## Begin SOURCE DOCUMENT

Tuesday, August 7, 2012

Dreaming still

I never used to remember my dreams. I know that we dream three or four times a night, but I could never recall them But something strange happened to me when I was away last year. After a turbulent five years, I took the opportunity to go on a sabbatical to Australia for six month. I allowed myself to get away from the daily madness we call routine. And that is when things started going strange. One of which was dreaming.

I found myself waking up startled. 2:22 on the clock. I had a nightmare...agian. My heart raced me to consciousness. I woke up with a start. Shit.

I have also been remembering my dreams. Nightmares and dreams. I could never remember my dreams before, and rarely have I ever had nightmares. So much so, that now,  I am puzzled.  I do not know if my experiences are real experiences, or dreams. Since I did not remember my dreams before, I had no reference for how to deal with them. Before, anything that I "experienced" I believe to have happened in my conscious life.  My real life. I had such a clean distinction before. I had a sharp demarcation between conscious experience that I remember, and unconscious dreams which remained hidden.

My nightmares are happening with such consistency now that I have to remind myself, that when I am awake and conscious, that I am not dreaming. My dreaming has infringed upon my waking consciousness.

And this has continued after my return home. Back home after six months of travel, I am changed. My dreams seem to equate with empathy. I experience events that other people have told me about but which I have never experienced. Some are pleasant (flying unaided) other dreams are not quite so (being abused.)


In the past when I was told that they feel lost and out of control, I, who have never ever felt ungrounded, could only acknowledge the facts. I knew intuitively that the experience they were relating was bad, but bad in my way.  And despite my empathy, my "bad" is different from your bad. And it is not just in terms of degrees of bad, but in terms of the repercussions. The ripple effect of bad.  Having half my leg torn off by a dog, requiring 17 stitches, is bad, but there are simple repercussions--I (was) afraid of dogs.  Being beaten senseless by your husband/ wife/ boyfriend/ girlfriend leaves indelible marks that cannot be cured by getting a puppy. My dreams taught me that.

I now dream about how it is to experience events from another perspective. It is not all sublime. Some of my dreams involve mundane things like driving a truck. Yes, mundane, but do you know how invincible you feel driving a truck especially when you have never actually been in one yourself? Other experiences are not so easy to accept. Being physically abused was difficult and traumatic. Dreaming of being the abuser while at the same time feeling the consequences of those actions was unique. As the abused, knowing that you are not in control, leaves you utterly de-humanized. Like a rag thrown away, splattered against the rocks. Knowing that the abuser is also impervious to you, the abused. It is not about you. The selfish and egoistic desire to lash out has nothing to do with the recipient. I learnt that in my dreams. I always thought that if  am hit that I will retaliate to save "me." But it is not about me about ego. It is about the abuser and their issues, their psychosis. A lot of sleepless nights where I wake up startled.

## End SOURCE DOCUMENT

SET TASKS:
- a) Please list every kind of partner that the blog post names in the phrase about being beaten senseless.
- b) Rewrite the blog post from "I have also" up to and including "which remained hidden.", renaming "demarcation" to "boundary".
The listing after this point comes from a separate source.

## Begin MATERIAL

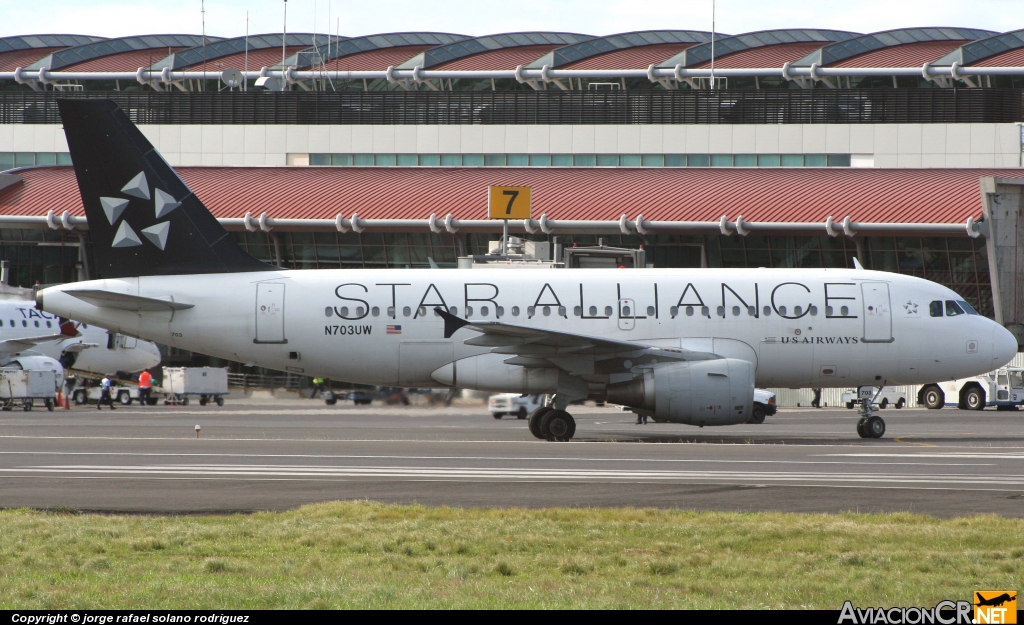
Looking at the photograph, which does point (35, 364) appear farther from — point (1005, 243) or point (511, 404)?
point (1005, 243)

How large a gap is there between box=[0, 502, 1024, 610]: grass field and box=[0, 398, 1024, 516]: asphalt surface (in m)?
1.55

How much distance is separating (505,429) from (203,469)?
13111 mm

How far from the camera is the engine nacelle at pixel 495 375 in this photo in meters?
25.5

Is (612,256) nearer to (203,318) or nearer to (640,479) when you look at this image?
(203,318)

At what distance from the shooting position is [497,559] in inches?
388

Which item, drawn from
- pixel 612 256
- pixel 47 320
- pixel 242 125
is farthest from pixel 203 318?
pixel 242 125

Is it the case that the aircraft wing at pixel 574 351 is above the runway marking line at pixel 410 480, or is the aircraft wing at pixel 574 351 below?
above

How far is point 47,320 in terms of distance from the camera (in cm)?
5288

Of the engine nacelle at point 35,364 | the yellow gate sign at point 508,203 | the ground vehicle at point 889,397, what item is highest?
the yellow gate sign at point 508,203

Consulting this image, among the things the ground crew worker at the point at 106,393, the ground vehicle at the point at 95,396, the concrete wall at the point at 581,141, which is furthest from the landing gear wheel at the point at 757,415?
the concrete wall at the point at 581,141

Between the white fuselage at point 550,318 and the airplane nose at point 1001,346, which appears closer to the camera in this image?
the white fuselage at point 550,318

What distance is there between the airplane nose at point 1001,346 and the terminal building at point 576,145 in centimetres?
2920

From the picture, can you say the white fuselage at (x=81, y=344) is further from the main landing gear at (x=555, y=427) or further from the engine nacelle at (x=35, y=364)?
the main landing gear at (x=555, y=427)

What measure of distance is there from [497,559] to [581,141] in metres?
64.4
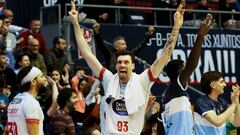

## End MATERIAL

SOLUTION SET:
- a) husband, wife, boyfriend, girlfriend

- b)
I have also been remembering my dreams. Nightmares and dreams. I could never remember my dreams before, and rarely have I ever had nightmares. So much so, that now,  I am puzzled.  I do not know if my experiences are real experiences, or dreams. Since I did not remember my dreams before, I had no reference for how to deal with them. Before, anything that I "experienced" I believe to have happened in my conscious life.  My real life. I had such a clean distinction before. I had a sharp boundary between conscious experience that I remember, and unconscious dreams which remained hidden.